If some hierarchies are natural then, how may we then distinguish between natural and artificial ones? A fellow free market Anarchist blogger, Bradley Thomas, phrased it well when he wrote that “Social hierarchies will emerge in any society. They exist in the animal kingdom. The measure of whether such hierarchies are ‘just’ is whether or not they are voluntary or imposed by the initiation of force.”

When a new child is born, he is subjected to the hierarchy in which the parents and nurses supersede him in terms of decision-making power. When he grows up and has to go to the doctor, he still has to follow the instructions and undergo the processes the doctor deems necessary, though he may decide to drop the arrangement if he suspects that it won’t or is not intended to better his conditions. Throughout the school system, he will have to be subjected to the tasks assigned by the teacher and be sanctioned with lower grades if one doesn’ follow along with this arrangement. Though there may be more ideal ways to structure the teacher-student relationship, the point here is to illustrate how hierarchies will arise naturally due to inherent differences in people’s abilities and choices, as well as their stage of life. Differences in biology and effort will, for instance, inevitably lead to a hierarchy of athletes. Differences in their efficacy of skill acquirement inevitably lead to a hierarchy of employees. Differences in intelligence, discipline, and persistence inevitably lead to a hierarchy of entrepreneurs. The list goes on.

Hierarchies per se are unavoidable, but societal hierarchies that require the coercion and compulsion of others in order to exist are de facto illegitimate and should be recognized as such.
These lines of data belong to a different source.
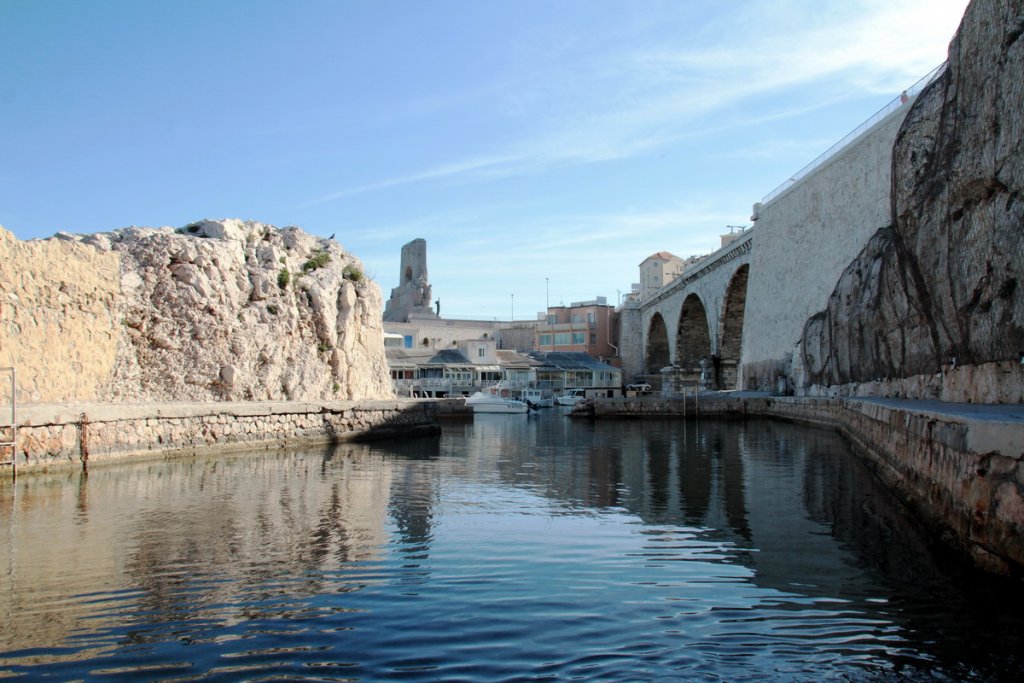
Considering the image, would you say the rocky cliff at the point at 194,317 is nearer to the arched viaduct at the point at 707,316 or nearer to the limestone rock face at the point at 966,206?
the limestone rock face at the point at 966,206

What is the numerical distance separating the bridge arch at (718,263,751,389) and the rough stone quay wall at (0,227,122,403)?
3600 cm

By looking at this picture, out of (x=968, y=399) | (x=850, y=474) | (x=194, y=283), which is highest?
(x=194, y=283)

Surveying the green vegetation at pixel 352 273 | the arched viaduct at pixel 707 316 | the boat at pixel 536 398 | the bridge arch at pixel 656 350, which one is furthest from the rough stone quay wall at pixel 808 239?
the bridge arch at pixel 656 350

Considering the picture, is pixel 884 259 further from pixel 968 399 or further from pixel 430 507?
pixel 430 507

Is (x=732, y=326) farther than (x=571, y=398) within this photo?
Yes

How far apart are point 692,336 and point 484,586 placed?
181ft

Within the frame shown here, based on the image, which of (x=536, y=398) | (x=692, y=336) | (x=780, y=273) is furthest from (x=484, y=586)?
(x=692, y=336)

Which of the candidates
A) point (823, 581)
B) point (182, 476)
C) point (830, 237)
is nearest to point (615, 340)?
point (830, 237)

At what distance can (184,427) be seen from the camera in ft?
51.2

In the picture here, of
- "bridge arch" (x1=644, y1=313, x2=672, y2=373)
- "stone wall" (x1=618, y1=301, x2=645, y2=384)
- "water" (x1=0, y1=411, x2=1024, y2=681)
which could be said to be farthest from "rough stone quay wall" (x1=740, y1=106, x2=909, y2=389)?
"stone wall" (x1=618, y1=301, x2=645, y2=384)

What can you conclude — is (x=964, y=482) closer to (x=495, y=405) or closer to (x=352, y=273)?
(x=352, y=273)

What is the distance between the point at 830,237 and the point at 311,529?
29040 mm

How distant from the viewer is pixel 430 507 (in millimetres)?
9656

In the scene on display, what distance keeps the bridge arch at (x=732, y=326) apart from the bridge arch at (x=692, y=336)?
21.1 feet
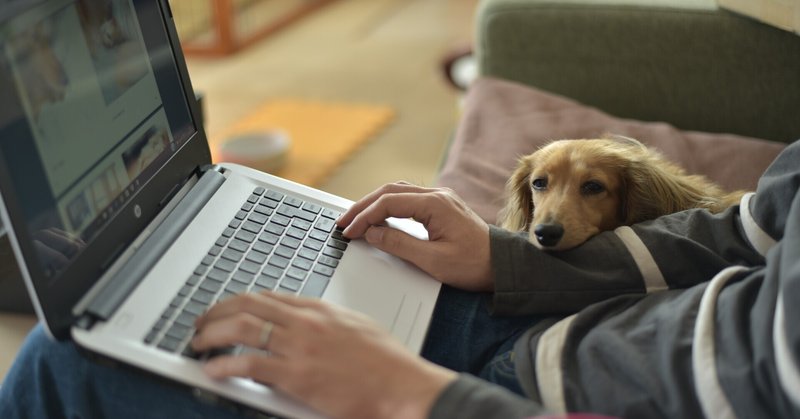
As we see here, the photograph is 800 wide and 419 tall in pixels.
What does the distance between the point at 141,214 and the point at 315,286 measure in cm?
21

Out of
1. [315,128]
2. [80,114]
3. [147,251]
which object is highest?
[80,114]

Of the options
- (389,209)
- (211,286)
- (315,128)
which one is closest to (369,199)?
(389,209)

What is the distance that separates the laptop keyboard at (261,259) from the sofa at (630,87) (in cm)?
43

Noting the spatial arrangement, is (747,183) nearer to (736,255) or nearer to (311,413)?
(736,255)

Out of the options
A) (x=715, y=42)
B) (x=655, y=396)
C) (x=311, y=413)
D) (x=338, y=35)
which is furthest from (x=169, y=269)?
(x=338, y=35)

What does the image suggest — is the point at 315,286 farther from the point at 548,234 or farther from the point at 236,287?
the point at 548,234

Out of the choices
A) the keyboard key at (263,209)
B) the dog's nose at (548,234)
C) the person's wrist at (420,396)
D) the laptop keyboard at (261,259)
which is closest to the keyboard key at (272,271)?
the laptop keyboard at (261,259)

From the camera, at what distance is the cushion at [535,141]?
1.31 metres

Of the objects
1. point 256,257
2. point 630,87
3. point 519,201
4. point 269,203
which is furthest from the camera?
point 630,87

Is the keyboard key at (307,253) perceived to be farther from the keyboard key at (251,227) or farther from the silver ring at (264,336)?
the silver ring at (264,336)

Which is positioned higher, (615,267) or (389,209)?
(389,209)

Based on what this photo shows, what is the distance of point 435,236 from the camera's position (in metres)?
0.91

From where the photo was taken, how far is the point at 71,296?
70 cm

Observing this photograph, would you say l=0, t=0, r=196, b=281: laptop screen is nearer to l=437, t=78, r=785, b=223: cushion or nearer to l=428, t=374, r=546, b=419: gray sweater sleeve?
l=428, t=374, r=546, b=419: gray sweater sleeve
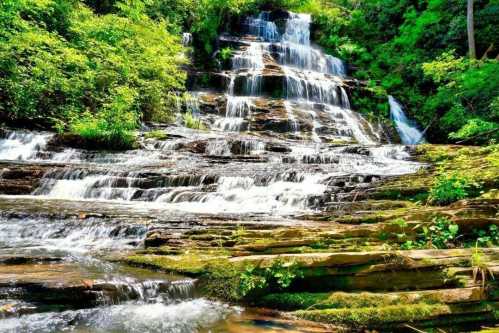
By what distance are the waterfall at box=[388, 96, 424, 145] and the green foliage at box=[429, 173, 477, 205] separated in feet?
48.7

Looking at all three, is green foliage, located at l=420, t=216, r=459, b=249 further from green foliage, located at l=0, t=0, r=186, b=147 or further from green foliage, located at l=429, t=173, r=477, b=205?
green foliage, located at l=0, t=0, r=186, b=147

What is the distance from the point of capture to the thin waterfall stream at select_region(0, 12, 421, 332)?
401cm

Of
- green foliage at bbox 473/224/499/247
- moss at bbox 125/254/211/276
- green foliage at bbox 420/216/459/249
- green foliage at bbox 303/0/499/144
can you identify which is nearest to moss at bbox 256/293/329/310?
moss at bbox 125/254/211/276

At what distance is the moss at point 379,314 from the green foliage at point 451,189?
12.0ft

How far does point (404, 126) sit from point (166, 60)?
13.2 meters

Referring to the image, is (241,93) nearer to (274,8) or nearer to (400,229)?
(274,8)

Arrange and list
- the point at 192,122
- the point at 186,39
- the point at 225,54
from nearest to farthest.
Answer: the point at 192,122, the point at 225,54, the point at 186,39

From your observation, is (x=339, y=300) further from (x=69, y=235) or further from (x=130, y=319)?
(x=69, y=235)

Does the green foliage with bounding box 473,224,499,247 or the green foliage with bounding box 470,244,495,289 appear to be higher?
the green foliage with bounding box 473,224,499,247

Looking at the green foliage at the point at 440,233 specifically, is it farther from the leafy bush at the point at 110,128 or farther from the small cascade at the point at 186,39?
the small cascade at the point at 186,39

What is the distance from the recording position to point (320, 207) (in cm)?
851

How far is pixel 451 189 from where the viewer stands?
6.97 m

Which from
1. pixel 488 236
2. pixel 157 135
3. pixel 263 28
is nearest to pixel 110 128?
pixel 157 135

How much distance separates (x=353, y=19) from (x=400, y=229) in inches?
1146
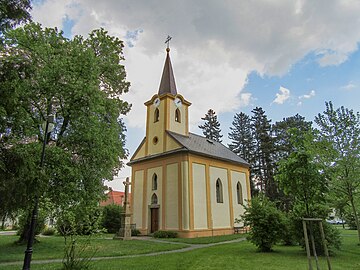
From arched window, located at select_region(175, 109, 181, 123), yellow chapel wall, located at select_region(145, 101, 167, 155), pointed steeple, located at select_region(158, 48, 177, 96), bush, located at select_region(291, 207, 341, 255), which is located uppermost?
pointed steeple, located at select_region(158, 48, 177, 96)

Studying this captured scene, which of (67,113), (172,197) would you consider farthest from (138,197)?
(67,113)

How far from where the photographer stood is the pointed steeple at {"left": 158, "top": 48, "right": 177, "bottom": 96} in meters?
27.9

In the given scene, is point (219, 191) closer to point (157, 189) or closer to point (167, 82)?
point (157, 189)

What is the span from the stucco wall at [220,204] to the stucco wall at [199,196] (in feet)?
3.83

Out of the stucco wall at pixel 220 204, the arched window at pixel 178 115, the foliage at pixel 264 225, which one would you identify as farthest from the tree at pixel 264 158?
the foliage at pixel 264 225

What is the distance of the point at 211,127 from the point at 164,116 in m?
24.4

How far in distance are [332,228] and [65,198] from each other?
12589mm

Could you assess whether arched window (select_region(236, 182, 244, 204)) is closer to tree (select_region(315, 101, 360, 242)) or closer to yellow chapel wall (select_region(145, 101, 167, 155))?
yellow chapel wall (select_region(145, 101, 167, 155))

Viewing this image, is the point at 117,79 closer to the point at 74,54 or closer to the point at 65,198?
the point at 74,54

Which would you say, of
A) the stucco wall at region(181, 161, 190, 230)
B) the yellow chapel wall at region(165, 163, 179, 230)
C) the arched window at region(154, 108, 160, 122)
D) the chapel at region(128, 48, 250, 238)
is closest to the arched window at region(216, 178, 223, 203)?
the chapel at region(128, 48, 250, 238)

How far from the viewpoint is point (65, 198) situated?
13281 millimetres

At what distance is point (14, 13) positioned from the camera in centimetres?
746

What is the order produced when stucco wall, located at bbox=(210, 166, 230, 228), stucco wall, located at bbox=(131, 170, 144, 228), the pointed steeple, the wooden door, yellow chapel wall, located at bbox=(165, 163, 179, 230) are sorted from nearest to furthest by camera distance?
1. yellow chapel wall, located at bbox=(165, 163, 179, 230)
2. the wooden door
3. stucco wall, located at bbox=(210, 166, 230, 228)
4. stucco wall, located at bbox=(131, 170, 144, 228)
5. the pointed steeple

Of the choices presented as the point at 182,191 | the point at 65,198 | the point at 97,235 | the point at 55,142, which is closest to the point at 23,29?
the point at 55,142
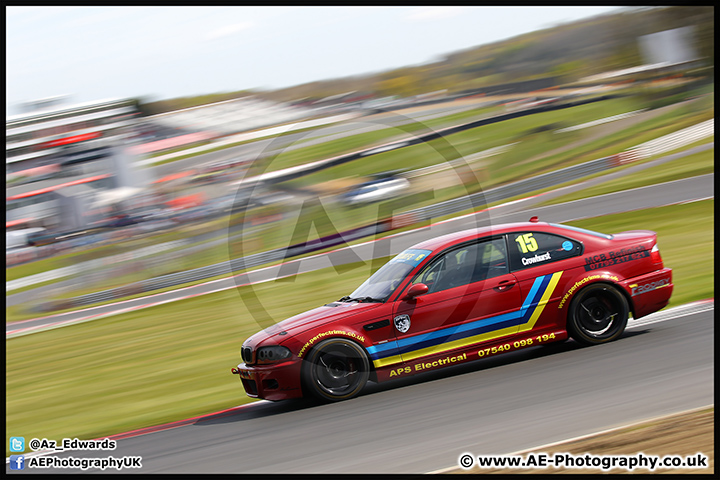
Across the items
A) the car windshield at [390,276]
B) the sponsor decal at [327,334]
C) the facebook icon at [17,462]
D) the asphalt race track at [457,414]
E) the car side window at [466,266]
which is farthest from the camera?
the car windshield at [390,276]

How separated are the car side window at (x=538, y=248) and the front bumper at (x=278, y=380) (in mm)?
2436

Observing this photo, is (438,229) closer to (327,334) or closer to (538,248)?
(538,248)

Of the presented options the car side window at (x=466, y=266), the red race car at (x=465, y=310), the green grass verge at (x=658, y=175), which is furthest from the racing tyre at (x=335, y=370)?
the green grass verge at (x=658, y=175)

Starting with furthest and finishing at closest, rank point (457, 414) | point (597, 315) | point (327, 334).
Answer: point (597, 315) < point (327, 334) < point (457, 414)

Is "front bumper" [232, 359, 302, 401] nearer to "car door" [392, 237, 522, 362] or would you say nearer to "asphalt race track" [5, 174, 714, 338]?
"car door" [392, 237, 522, 362]

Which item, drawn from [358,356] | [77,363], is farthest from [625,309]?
[77,363]

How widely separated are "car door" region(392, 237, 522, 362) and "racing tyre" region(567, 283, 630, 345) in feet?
2.15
The people that constitute “the State”, who for thousands of years have robbed, kidnapped, defrauded, exploited, tortured, and murdered, have no more of an inherent “right” to do these things than any others, and their power would cease immediately to exist once enough people recognized this. Without the State, on the other hand, people would have to contribute to the betterment of others’ conditions in order to benefit themselves or have to rely upon voluntary charities and associations if they did not manage to do so. No longer could they rely upon the “the great fictitious entity by which everyone lives at the expense of everyone else,” as Claude Frédéric Bastiat put it – they’d have to climb the natural hierarchy of meritocracy.


  1. Hoppe, H.H. (2015) A Short History of Man: Progress and Decline, https://mises.org/sites/default/files/A%20Short%20History%20of%20Man%20—%20Progress%20and%20Decline.pdf, p. 73. For his theory of how mankind escaped “Malthusian conditions”, i.e. that per capita income could not grow side by side with population growth, see Ch. 2.